APPLY WHAT YOU READ
A) According to the passage on the Whose Game? scenario, what do many poorer countries focus on? List each one.
B) Extend the passage on the Whose Game? scenario, beginning after its final sentence.

(Beginning of EXERCISE PASSAGE)

The second scenario, Whose Game?, envisages a world defined by geopolitical change, specifically, the emergence of Asian powers as rivals to those in the West. This shift leads to the rise of protectionism in the form of a Trans-Atlantic Free Trade Area (TAFTA) Treaty spanning Europe and North America and other regional trade agreements that exist in uneasy counterbalance. 

The scenario posits an IP world split along fissures of principles, practicalities and pragmatism. On one side, a waning TAFTA sphere sees patent rights increasingly constricted, while on the other, an emerging Asia-South America bloc uses the same to exert technological influence and dominate a new knowledge economy.

The result of this factiousness is that the TRIPS (Trade-Related Aspects of Intellectual Property Rights) Agreement is sidelined. Globally, the patent system comes under intense strain, particularly in the field of medicine, and different regions establish their own health-related IP systems. In many poorer countries, the focus is on publicly financed research and development, open-source distribution, protection of traditional knowledge and, ultimately, wholesale IP piracy to overcome disparities of access.

(End of EXERCISE PASSAGE)
(Beginning of EXTRACTED RECORDS)

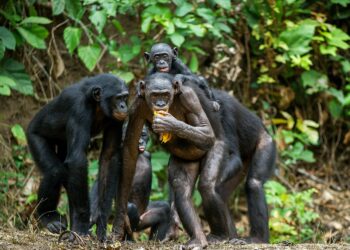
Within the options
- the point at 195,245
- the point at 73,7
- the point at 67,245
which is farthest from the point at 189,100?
the point at 73,7

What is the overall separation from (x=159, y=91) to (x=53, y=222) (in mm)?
2466

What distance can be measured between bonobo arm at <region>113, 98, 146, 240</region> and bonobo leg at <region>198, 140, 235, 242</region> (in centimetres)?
84

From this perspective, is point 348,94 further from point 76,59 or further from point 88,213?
point 88,213

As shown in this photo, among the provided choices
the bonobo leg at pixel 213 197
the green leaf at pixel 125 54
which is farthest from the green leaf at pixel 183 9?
the bonobo leg at pixel 213 197

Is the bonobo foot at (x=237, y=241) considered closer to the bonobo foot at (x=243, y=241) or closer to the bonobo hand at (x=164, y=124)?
the bonobo foot at (x=243, y=241)

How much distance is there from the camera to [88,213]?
8766mm

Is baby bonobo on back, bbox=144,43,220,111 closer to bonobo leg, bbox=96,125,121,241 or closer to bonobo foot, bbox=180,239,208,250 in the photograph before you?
bonobo leg, bbox=96,125,121,241

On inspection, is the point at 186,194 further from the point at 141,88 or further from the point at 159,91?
the point at 141,88

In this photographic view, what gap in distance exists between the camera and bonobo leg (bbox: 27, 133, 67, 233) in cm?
933

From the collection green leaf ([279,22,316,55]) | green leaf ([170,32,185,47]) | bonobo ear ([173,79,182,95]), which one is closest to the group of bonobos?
bonobo ear ([173,79,182,95])

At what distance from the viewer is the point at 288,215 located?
12.6 meters

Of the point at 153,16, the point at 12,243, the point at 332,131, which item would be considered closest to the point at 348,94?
the point at 332,131

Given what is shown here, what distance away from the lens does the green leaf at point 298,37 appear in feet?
41.8

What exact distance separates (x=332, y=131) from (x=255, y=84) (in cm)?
187
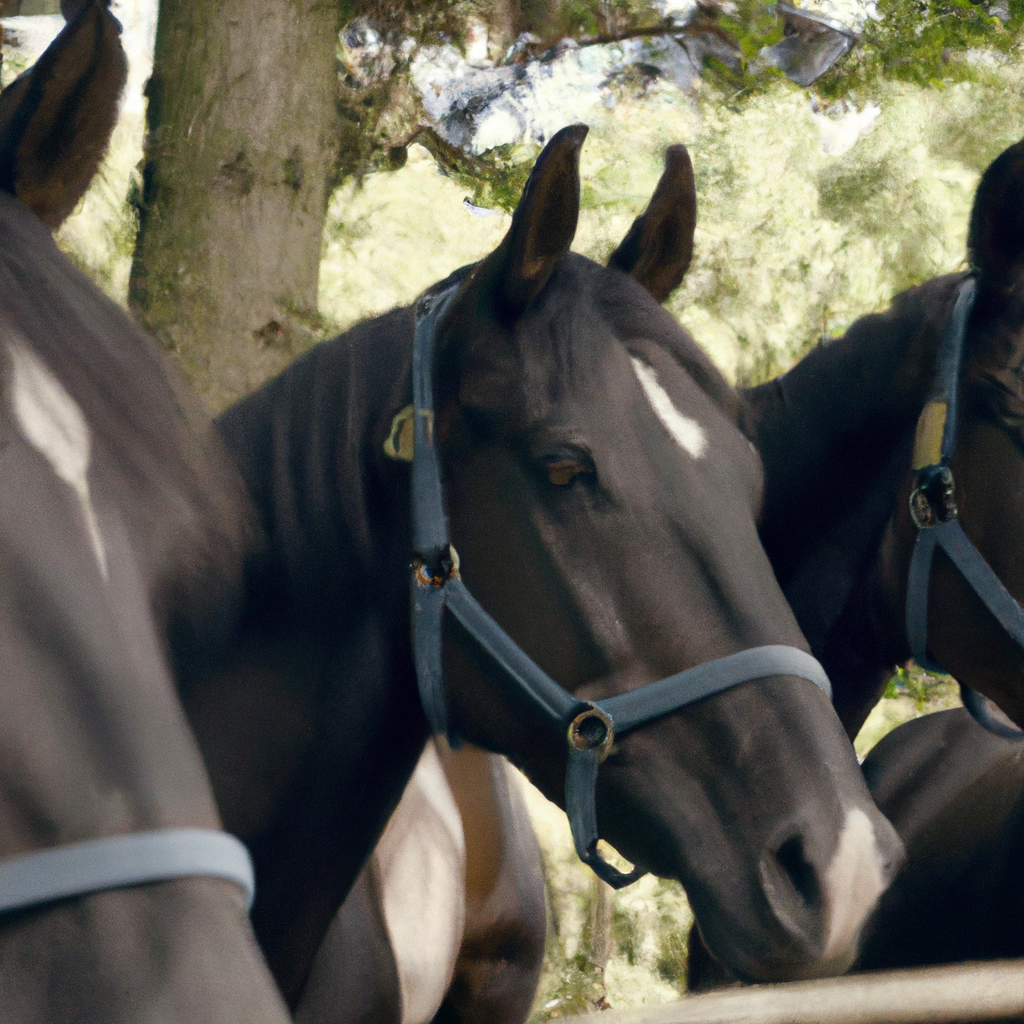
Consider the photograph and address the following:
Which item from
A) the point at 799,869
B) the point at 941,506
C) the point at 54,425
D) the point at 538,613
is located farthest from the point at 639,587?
the point at 941,506

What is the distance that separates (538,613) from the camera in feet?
4.78

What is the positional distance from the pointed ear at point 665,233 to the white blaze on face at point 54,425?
3.58ft

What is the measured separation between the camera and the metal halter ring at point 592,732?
1413 mm

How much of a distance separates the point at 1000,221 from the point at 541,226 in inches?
40.5

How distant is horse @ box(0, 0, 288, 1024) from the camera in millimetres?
679

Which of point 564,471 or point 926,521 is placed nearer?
point 564,471

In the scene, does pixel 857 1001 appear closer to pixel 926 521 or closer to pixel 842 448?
pixel 926 521

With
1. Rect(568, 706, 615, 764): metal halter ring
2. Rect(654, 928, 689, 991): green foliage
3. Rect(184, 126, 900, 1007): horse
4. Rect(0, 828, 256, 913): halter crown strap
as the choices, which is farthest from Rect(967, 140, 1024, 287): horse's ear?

(End of EXTRACTED RECORDS)

ANSWERS TO THIS EXERCISE
A)
- Publicly financed research and development
- Open-source distribution
- Protection of traditional knowledge
- Wholesale IP piracy to overcome disparities of access

B)
Asia as an IP powerhouse

While the scenario correctly identified the rise of Asia in patenting, it understated how pronounced this would be and how concentrated in China. According to statistics published by the World Intellectual Property Organization (WIPO), patent applications in China grew more than 10-fold in just 16 years, from 161,108 in 2007 (when the Scenarios report was published) to 1,642,582 in 2023. During the same period, the number of resident applications per million inhabitants in China increased from 116.1 to 1079.1.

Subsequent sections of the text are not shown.